PubAnnotation¶
[ Overview | Features | Format | API ]¶
This page is under improvement. We will appreciate your any comment.
PubAnnotation supports four different types of annotation for modeling of any semantic information expressed in text.
Category annotations (catanns)¶
A category annotation in PubAnnotation consists of specification of a span and its category, identifying the span as a reference to an object of the category. A span is specified by a pair character offsets, begin and end, which are delimited by a colon(':'). Semantically, a category annotation represents an entity identified by the category in the context of surrounding the span. It is also know as a text-bound entity.
[Figure 1]
Id. | span | category | text |
---|---|---|---|
T1 | 193:200 | Gene_expression | produce |
T2 | 201:223 | Protein_family | inflammatory cytokines |
T3 | 232:237 | Protein | IFN-γ |
T4 | 242:245 | Protein | TNF |
In the above example, four entities are identified: gene expression, protein family, and two proteins.
Typical annotations of in this type include text-bound term annotation, named entity annotation, and so on. However, any annotation that may be created by a span selection and category assignment can be classified as a category annotation.
Relation annotations (relanns)¶
A relation annotation consists of specification of a relation type and two objects to be related to each other.
[Figure 2]
Id. | subject | relation | object |
---|---|---|---|
R1 | T2 | themeOf | T1 |
R2 | T2 | coreferenceOf | T3 |
R3 | T2 | coreferenceOf | T4 |
- T2('inflammatory cytokines') is related to T1('produce') by the relationship themeOf, and
- T2 is also related to T3 and T4 by the relationship coreferenceOf.
Instance annotations (insanns)¶
An instance annotation may be used when a text-bound entity needs to be 'instantiated' to different objects.
[Figure 3]
Id. | type | object |
---|---|---|
E1 | instanceOf | T1 |
E2 | instanceOf | T1 |
Id. | subject | relation | object |
---|---|---|---|
R4 | T3 | themeOf | T1 |
R5 | T4 | themeOf | T1 |
Below is the difference of the two annotations:
- in Figure 2, a gene expression event, of which inflammatory cytokines is the theme object, is identified and annotated as such, whereas
- in Figure 3, two gene expression events are identified and annotated as such:
- one is related to IFN-γ, and
- the other is related to TNF.

Assignment: Repeat the part of the PubAnnotation page that runs from "Relation annotations (relanns)¶" up to and including "to different objects.".

(Stored items)

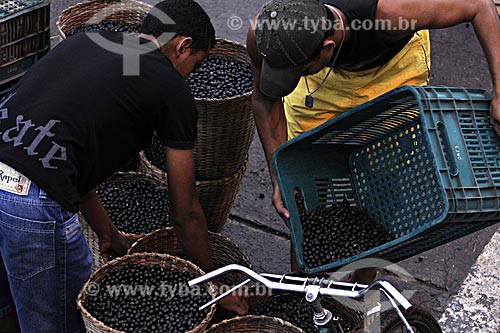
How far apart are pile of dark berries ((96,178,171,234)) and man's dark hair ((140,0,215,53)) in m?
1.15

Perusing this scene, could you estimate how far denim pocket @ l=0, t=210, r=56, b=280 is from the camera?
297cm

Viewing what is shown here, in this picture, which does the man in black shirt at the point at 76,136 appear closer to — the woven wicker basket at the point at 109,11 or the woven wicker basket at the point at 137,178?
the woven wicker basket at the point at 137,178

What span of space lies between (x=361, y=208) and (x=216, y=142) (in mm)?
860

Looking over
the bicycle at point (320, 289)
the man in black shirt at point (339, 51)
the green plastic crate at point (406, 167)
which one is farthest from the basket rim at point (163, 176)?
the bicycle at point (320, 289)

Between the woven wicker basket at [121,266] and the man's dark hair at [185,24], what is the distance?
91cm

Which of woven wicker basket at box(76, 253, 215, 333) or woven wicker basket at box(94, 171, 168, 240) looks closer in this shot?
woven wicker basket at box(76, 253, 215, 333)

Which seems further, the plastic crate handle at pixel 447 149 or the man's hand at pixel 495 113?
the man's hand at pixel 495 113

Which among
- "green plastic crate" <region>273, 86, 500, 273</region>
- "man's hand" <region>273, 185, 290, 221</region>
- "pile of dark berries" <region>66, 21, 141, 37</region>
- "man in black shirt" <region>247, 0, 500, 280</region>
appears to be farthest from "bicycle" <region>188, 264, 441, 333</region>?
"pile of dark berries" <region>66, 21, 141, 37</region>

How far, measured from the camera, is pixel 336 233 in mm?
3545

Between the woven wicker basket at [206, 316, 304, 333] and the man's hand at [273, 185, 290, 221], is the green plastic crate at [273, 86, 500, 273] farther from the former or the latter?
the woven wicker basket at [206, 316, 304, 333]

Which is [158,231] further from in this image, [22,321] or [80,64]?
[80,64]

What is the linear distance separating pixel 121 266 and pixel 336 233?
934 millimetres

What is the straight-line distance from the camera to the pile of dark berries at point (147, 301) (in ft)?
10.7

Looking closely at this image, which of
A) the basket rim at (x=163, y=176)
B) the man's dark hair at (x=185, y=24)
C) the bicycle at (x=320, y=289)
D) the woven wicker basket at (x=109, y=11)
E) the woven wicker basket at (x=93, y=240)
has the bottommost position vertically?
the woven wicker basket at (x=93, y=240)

==

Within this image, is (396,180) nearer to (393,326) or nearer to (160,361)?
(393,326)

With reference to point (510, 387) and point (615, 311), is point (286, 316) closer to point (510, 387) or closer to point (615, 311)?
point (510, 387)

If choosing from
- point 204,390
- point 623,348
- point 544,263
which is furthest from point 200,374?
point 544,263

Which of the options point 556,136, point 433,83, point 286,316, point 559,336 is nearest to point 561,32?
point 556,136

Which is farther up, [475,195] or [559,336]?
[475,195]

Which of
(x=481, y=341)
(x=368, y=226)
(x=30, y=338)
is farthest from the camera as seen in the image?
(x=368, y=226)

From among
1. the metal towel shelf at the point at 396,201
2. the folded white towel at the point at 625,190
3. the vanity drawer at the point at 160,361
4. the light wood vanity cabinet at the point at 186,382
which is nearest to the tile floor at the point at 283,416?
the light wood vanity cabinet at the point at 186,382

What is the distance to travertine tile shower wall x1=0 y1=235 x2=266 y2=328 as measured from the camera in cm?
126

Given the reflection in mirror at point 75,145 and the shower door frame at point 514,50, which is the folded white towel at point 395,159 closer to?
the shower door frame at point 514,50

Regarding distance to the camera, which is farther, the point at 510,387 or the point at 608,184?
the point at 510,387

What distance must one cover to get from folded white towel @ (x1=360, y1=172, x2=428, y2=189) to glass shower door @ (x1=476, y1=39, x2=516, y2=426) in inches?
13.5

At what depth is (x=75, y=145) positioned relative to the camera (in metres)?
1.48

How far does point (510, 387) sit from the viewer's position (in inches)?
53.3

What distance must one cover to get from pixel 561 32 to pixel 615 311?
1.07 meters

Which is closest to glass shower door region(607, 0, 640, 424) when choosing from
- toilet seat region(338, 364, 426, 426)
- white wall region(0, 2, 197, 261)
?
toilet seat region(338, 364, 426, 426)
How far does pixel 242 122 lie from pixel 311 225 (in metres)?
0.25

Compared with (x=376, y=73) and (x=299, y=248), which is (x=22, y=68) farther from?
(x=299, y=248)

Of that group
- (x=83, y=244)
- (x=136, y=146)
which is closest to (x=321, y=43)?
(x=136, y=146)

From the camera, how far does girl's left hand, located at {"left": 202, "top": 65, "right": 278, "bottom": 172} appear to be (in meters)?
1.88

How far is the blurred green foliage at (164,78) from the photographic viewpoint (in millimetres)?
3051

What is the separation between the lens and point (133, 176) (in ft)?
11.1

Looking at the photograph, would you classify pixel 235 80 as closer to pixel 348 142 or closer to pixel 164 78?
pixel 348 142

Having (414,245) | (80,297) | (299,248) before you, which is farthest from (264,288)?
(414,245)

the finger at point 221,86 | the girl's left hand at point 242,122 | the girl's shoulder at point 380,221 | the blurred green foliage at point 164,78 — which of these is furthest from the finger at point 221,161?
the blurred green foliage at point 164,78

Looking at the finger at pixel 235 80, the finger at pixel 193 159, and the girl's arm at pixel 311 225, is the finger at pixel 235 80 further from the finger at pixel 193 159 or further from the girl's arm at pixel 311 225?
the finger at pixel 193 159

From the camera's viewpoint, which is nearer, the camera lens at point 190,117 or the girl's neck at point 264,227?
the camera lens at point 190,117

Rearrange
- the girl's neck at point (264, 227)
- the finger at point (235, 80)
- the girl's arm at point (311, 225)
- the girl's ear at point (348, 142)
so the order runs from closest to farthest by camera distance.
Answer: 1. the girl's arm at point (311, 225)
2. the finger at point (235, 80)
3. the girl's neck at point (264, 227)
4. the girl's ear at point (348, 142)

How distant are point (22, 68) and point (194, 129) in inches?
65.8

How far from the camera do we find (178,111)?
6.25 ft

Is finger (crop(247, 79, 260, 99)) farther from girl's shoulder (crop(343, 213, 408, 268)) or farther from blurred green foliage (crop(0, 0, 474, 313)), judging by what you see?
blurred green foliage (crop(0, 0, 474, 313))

Solved problem:
Relation annotations (relanns)¶
A relation annotation consists of specification of a relation type and two objects to be related to each other.
[Figure 2]
Id. | subject | relation | object |
---|---|---|---|
R1 | T2 | themeOf | T1 |
R2 | T2 | coreferenceOf | T3 |
R3 | T2 | coreferenceOf | T4 |
- T2('inflammatory cytokines') is related to T1('produce') by the relationship themeOf, and
- T2 is also related to T3 and T4 by the relationship coreferenceOf.
Instance annotations (insanns)¶
An instance annotation may be used when a text-bound entity needs to be 'instantiated' to different objects.